Notice: On April 23, 2014, Statalist moved from an email list to a forum, based at statalist.org.
[Date Prev][Date Next][Thread Prev][Thread Next][Date Index][Thread Index]
Fwd: st: RE: Calculate Distance between Properties within Portfolios
From
Robert Picard <[email protected]>
To
"[email protected]" <[email protected]>
Subject
Fwd: st: RE: Calculate Distance between Properties within Portfolios
Date
Mon, 16 Sep 2013 12:31:25 -0400
Indeed, the -long- option for -geonear- is different and
does not merge back with the original data because multiple
neighbors are allowed, which could lead to a "m:m" merge.
For futur reference, here's an revised version that shows
how to use -geonear- in long form mode for every value of a
variable.
Robert
* --------------- begin example ---------------------------
set seed 1234
clear
set obs 20
gen porfolio_id = 1000 + _n
expand runiform() * 360 + 2
sort porfolio_id
by porfolio_id: gen propid = _n
sort porfolio_id propid
gen double lat = runiform()
gen double lon = runiform()
tempfile main
save "`main'"
* brute force approach
rename (propid lat lon) (propid0 lat0 lon0)
joinby porfolio_id using "`main'"
drop if propid == propid0
isid porfolio_id propid propid0, sort
geodist lat lon lat0 lon0, gen(km_brute) sphere
sort porfolio_id propid km_brute propid0
by porfolio_id propid: keep if _n == 1
tempfile brute
save "`brute'"
* using -geonear- from SSC
use "`main'", clear
clonevar propid0 = propid
save "`main'", replace
levelsof porfolio_id, clean
local pidlist `r(levels)'
local npid 0
tempfile nbors
qui foreach pid of local pidlist {
use if porfolio_id == `pid' using "`main'", clear
save "`nbors'", replace
geonear propid lat lon using "`nbors'", ///
n(propid0 lat lon) ignore long
gen porfolio_id = `pid'
local ++npid
tempfile res`npid'
save "`res`npid''"
}
clear
forvalues i=1/`npid' {
append using "`res`i''"
}
rename propid0 propid0_gn
merge 1:1 porfolio_id propid using "`brute'", nogen
assert propid0_gn == propid0
assert abs(km_brute - km_to_propid0) < 1e-12
* --------------- end example -----------------------------
---------- Forwarded message ----------
From: S. McKay Price <[email protected]>
Date: Mon, Sep 16, 2013 at 11:14 AM
Subject: Re: st: RE: Calculate Distance between Properties within Portfolios
To: [email protected]
Thank you Joe and Robert for your insight and the elegant coding
example. Both approaches calculated the distances between properties.
As expected, the brute force approach (using -joinby- ) created
millions of observations and took about five minutes to run (my
machine has 16GB of RAM).
The -geonear- approach using the loop generated the distances too,
although I was unable to get it to keep the unique portfolio
identifiers (for later merging and analysis) when specifying the
-long- option. That is to say, when I slightly altered Robert's code
to include "long within(24000)" as follows:
* --------------- begin example ----------------------------
* using -geonear- from SSC
use "`main'", clear
sum pfolio, meanonly
local npid = r(max)

» **YOUR OBJECTIVE**:
Carry the forum thread on calculating distances between properties within portfolios forward from the point where it stops. The lines that follow come from a separate source.

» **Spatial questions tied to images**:
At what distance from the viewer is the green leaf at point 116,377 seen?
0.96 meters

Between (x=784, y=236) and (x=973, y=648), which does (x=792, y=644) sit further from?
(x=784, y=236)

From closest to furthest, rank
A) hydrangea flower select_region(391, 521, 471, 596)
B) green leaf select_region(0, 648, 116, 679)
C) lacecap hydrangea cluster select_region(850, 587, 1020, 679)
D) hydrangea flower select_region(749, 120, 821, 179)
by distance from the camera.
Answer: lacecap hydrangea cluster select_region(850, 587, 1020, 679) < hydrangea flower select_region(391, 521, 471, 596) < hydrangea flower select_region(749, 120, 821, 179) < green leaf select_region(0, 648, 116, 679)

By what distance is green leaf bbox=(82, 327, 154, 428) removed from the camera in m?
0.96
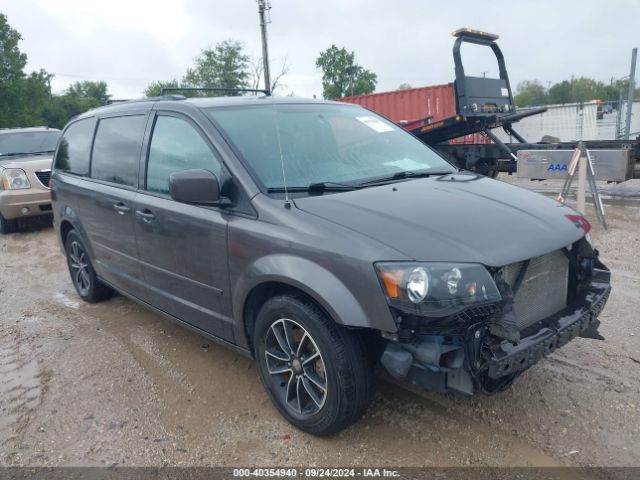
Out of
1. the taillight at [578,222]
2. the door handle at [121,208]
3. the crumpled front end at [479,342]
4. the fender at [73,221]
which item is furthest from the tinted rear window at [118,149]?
the taillight at [578,222]

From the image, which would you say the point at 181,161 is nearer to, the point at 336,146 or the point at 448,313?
the point at 336,146

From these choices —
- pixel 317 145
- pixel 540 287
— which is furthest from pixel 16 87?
pixel 540 287

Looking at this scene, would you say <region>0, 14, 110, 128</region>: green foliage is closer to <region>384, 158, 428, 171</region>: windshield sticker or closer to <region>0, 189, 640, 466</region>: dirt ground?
<region>0, 189, 640, 466</region>: dirt ground

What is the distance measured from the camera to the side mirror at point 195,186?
3.03m

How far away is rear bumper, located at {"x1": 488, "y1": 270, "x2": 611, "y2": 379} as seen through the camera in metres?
2.46

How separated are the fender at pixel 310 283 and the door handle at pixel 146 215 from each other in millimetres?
1000

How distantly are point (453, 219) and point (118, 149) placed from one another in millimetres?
2832

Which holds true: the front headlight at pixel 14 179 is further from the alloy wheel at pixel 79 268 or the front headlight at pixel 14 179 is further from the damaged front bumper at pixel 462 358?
the damaged front bumper at pixel 462 358

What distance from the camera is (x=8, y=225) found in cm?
920

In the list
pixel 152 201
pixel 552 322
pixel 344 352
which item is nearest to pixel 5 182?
pixel 152 201

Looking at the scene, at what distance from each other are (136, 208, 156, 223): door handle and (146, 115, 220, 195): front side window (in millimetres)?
155

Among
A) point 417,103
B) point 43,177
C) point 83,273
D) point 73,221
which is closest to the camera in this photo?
point 73,221

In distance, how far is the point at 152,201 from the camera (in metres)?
3.77

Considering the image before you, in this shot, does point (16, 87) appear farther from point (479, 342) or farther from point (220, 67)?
point (479, 342)
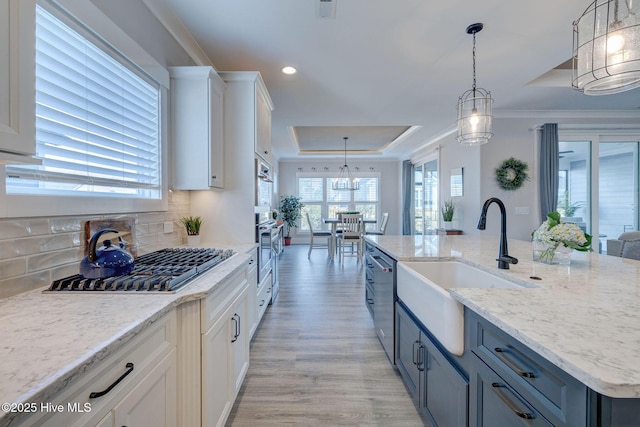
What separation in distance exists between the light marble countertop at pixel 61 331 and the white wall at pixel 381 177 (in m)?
7.16

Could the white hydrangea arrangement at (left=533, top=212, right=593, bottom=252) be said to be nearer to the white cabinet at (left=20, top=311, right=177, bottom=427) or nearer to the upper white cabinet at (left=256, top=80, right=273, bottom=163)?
the white cabinet at (left=20, top=311, right=177, bottom=427)

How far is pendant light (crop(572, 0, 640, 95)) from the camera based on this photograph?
1262 mm

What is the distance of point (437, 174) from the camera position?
5.92 metres

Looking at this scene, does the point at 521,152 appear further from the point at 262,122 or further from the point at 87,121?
the point at 87,121

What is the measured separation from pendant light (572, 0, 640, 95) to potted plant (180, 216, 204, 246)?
8.87 feet

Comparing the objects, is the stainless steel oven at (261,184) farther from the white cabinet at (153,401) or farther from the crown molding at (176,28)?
the white cabinet at (153,401)

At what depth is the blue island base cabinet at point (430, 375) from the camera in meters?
1.12

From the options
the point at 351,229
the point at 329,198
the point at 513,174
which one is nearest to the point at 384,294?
the point at 513,174

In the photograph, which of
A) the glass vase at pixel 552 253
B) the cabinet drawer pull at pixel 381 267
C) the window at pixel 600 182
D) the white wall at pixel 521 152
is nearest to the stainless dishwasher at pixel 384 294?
the cabinet drawer pull at pixel 381 267

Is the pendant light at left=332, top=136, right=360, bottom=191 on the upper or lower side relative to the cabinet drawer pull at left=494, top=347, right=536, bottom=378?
upper

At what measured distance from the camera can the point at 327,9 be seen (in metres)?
1.92

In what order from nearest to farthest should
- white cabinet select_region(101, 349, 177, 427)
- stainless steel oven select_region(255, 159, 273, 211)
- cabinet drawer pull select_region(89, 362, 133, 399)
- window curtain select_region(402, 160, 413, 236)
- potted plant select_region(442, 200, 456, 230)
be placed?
cabinet drawer pull select_region(89, 362, 133, 399)
white cabinet select_region(101, 349, 177, 427)
stainless steel oven select_region(255, 159, 273, 211)
potted plant select_region(442, 200, 456, 230)
window curtain select_region(402, 160, 413, 236)

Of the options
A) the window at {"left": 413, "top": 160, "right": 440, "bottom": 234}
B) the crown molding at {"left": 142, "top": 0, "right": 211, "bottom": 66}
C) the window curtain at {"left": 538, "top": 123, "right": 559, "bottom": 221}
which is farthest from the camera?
the window at {"left": 413, "top": 160, "right": 440, "bottom": 234}

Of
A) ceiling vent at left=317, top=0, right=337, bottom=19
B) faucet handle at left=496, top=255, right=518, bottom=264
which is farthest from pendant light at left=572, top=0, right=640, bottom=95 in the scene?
ceiling vent at left=317, top=0, right=337, bottom=19
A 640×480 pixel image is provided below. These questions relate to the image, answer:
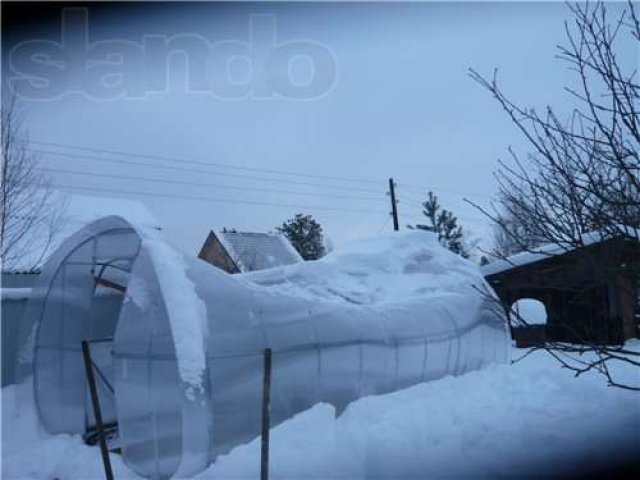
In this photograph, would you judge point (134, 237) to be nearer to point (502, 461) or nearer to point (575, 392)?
point (502, 461)

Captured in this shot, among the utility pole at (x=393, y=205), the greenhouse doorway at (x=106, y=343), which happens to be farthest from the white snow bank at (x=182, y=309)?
the utility pole at (x=393, y=205)

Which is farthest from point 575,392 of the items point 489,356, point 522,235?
point 522,235

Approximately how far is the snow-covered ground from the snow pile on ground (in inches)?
72.7

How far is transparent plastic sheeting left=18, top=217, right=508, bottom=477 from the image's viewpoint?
5902mm

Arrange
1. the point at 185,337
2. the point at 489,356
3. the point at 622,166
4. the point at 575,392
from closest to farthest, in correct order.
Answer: the point at 622,166 < the point at 185,337 < the point at 575,392 < the point at 489,356

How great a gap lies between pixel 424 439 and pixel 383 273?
4.62 m

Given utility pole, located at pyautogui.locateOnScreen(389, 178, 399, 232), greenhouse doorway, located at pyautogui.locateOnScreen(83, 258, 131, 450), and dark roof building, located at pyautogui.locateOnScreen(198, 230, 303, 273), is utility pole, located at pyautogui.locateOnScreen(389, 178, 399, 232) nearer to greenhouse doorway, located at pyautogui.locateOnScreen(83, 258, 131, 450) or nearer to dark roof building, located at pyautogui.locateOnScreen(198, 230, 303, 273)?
dark roof building, located at pyautogui.locateOnScreen(198, 230, 303, 273)

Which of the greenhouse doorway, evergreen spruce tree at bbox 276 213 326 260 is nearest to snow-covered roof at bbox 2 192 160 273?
the greenhouse doorway

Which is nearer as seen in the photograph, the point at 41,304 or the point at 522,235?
the point at 522,235

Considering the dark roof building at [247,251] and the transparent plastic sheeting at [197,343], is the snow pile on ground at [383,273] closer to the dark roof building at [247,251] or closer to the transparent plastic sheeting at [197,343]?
the transparent plastic sheeting at [197,343]

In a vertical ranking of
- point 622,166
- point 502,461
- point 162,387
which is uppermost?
point 622,166

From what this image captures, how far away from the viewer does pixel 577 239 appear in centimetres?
388

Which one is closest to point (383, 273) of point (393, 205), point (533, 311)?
point (533, 311)

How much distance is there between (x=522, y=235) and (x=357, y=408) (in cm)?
405
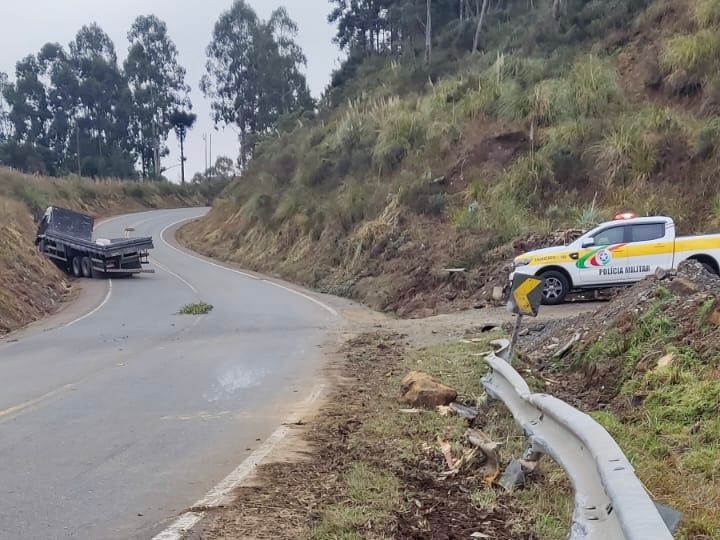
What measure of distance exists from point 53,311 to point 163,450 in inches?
609

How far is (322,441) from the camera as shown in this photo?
21.9 feet

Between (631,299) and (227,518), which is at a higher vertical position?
(631,299)

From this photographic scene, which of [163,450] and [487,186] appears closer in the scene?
[163,450]

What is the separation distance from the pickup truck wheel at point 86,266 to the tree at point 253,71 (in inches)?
1586

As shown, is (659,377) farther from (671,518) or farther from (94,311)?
(94,311)

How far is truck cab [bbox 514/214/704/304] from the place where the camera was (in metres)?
14.9

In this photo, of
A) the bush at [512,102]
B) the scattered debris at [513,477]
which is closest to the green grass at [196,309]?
the scattered debris at [513,477]

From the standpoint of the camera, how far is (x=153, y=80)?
281 feet

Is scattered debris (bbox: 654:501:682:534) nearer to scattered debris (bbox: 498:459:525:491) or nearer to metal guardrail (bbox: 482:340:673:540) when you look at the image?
metal guardrail (bbox: 482:340:673:540)

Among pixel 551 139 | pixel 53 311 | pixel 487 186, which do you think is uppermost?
pixel 551 139

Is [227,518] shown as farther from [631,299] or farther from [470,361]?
[631,299]

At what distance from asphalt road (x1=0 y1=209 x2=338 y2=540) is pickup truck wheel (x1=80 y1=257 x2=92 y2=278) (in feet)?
35.4

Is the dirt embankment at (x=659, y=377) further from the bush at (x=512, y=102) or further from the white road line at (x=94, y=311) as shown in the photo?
the bush at (x=512, y=102)

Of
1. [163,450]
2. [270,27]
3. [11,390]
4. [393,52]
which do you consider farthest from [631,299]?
[270,27]
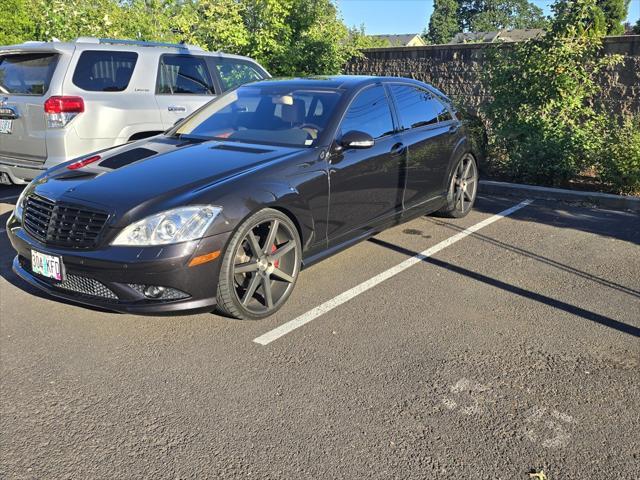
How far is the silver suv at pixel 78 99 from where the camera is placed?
636 centimetres

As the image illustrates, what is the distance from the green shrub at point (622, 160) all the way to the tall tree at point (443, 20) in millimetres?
106010

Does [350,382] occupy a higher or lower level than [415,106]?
lower

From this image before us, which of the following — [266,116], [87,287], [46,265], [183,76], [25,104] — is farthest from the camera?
[183,76]

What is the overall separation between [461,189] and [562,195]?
1780 millimetres

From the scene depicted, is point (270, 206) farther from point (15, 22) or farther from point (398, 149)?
point (15, 22)

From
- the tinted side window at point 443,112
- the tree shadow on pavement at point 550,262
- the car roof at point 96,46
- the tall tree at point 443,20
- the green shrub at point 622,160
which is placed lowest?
the tree shadow on pavement at point 550,262

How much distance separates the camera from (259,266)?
13.1 ft

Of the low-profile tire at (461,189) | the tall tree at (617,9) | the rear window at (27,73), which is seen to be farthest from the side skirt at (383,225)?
the tall tree at (617,9)

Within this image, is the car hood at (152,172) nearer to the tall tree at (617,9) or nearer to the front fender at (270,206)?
the front fender at (270,206)

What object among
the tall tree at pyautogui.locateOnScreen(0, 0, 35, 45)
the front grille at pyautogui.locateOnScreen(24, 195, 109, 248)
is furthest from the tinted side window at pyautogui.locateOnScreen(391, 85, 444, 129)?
the tall tree at pyautogui.locateOnScreen(0, 0, 35, 45)

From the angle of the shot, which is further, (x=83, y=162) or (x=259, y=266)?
(x=83, y=162)

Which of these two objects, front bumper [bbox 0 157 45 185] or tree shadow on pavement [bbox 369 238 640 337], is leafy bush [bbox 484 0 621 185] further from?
front bumper [bbox 0 157 45 185]

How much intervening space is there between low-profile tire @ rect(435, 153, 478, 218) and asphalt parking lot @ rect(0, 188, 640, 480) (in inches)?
58.5

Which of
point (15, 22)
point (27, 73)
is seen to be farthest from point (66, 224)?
point (15, 22)
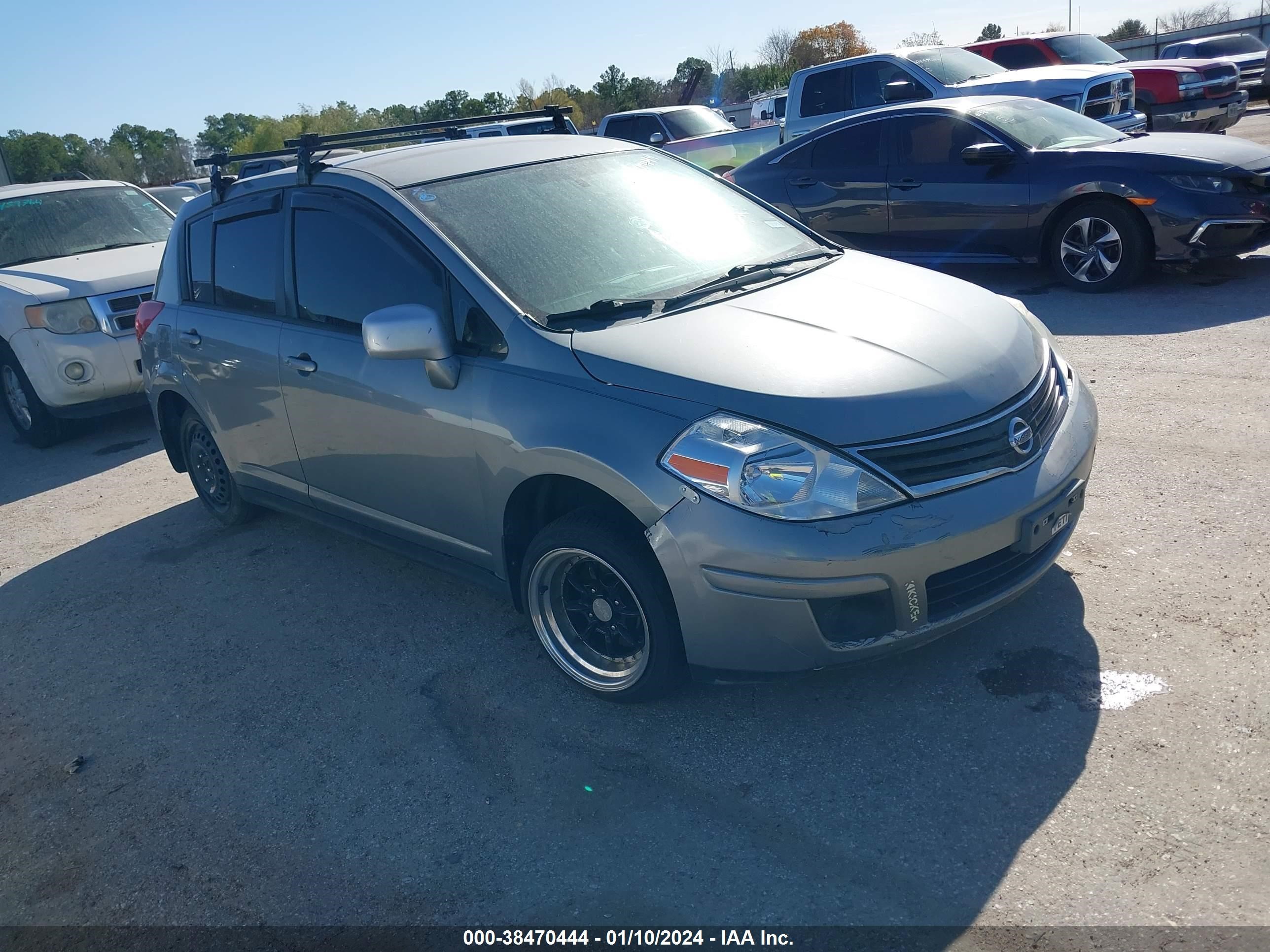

» **FINAL RESULT**:
tempfile nbors
qui forvalues i = 1/`npid' {
use if pfolio == `i' using "`main'", clear
save "`nbors'", replace
geonear propid lat lon using "`nbors'", ///
n(propid lat lon) ignore long within(24000)
tempfile res`i'
save "`res`i''"
}
clear
forvalues i = 1/`npid' {
append using "`res`i''"
}
* --------------- end example -----------------------------
Thanks again! Your suggestions were most helpful and accomplished
what I needed.
McKay
On 9/11/2013 1:29 AM, Robert Picard wrote:
>
> As Joe said, -joinby- is the tool to go if you are going to
> do this using a brute force approach. You can also get the
> big guns and use -geonear- (from SSC). You will have to do
> each portfolio separately but it's still going to be faster
> than the brute force approach.
>
> * --------------- begin example ---------------------------
>
> set seed 1234
> clear
> set obs 20
> gen porfolio_id = 1000 + _n
> egen pfolio = group(porfolio_id)
> expand runiform() * 360 + 2
> sort pfolio
> by pfolio: gen propid = _n
> sort pfolio propid
> gen double lat = runiform()
> gen double lon = runiform()
> tempfile main
> save "`main'"
>
> * brute force approach
> rename (propid lat lon) (propid0 lat0 lon0)
> joinby pfolio using "`main'"
> drop if propid == propid0
> isid pfolio propid propid0, sort
> geodist lat lon lat0 lon0, gen(km_brute) sphere
> sort pfolio propid km_brute propid0
> by pfolio propid: keep if _n == 1
> tempfile brute
> save "`brute'"
>
> * using -geonear- from SSC
> use "`main'", clear
> sum pfolio, meanonly
> local npid = r(max)
> tempfile nbors
> qui forvalues i = 1/`npid' {
> use if pfolio == `i' using "`main'", clear
> save "`nbors'", replace
> geonear propid lat lon using "`nbors'", ///
> n(propid lat lon) ignore
> tempfile res`i'
> save "`res`i''"
> }
> clear
> forvalues i = 1/`npid' {
> append using "`res`i''"
> }
> merge 1:1 pfolio propid using "`brute'", nogen
> assert nid == propid0
> assert abs(km_brute - km_to_nid) < 1e-12
>
> * --------------- end example -----------------------------
>
>
> On Tue, Sep 10, 2013 at 9:49 PM, Joe Canner <[email protected]> wrote:
>>
>> McKay,
>>
>> Take a look at -joinby-. You will probably have to create a duplicate copy of your dataset and rename the property_id, lat, and lon variables in the duplicated data set. Then do:
>>
>> . use original.dta
>> . joinby portfolio_id using duplicate.dta
>> . geodist lat lon duplat duplon
>>
>> (Warning: this will create about 6.5 million records.)
>>
>> Regards,
>> Joe
>> ________________________________________
>> From: [email protected] [[email protected]] on behalf of S. McKay Price [[email protected]]
>> Sent: Tuesday, September 10, 2013 6:28 PM
>> To: [email protected]
>> Subject: st: Calculate Distance between Properties within Portfolios
>>
>> Hello,
>>
>> I'm trying to calculate the distance, in miles or kilometers, between
>> all possible pairwise combinations of properties within a given
>> portfolio. Is there an efficient way to structure the data to
>> accomplish this?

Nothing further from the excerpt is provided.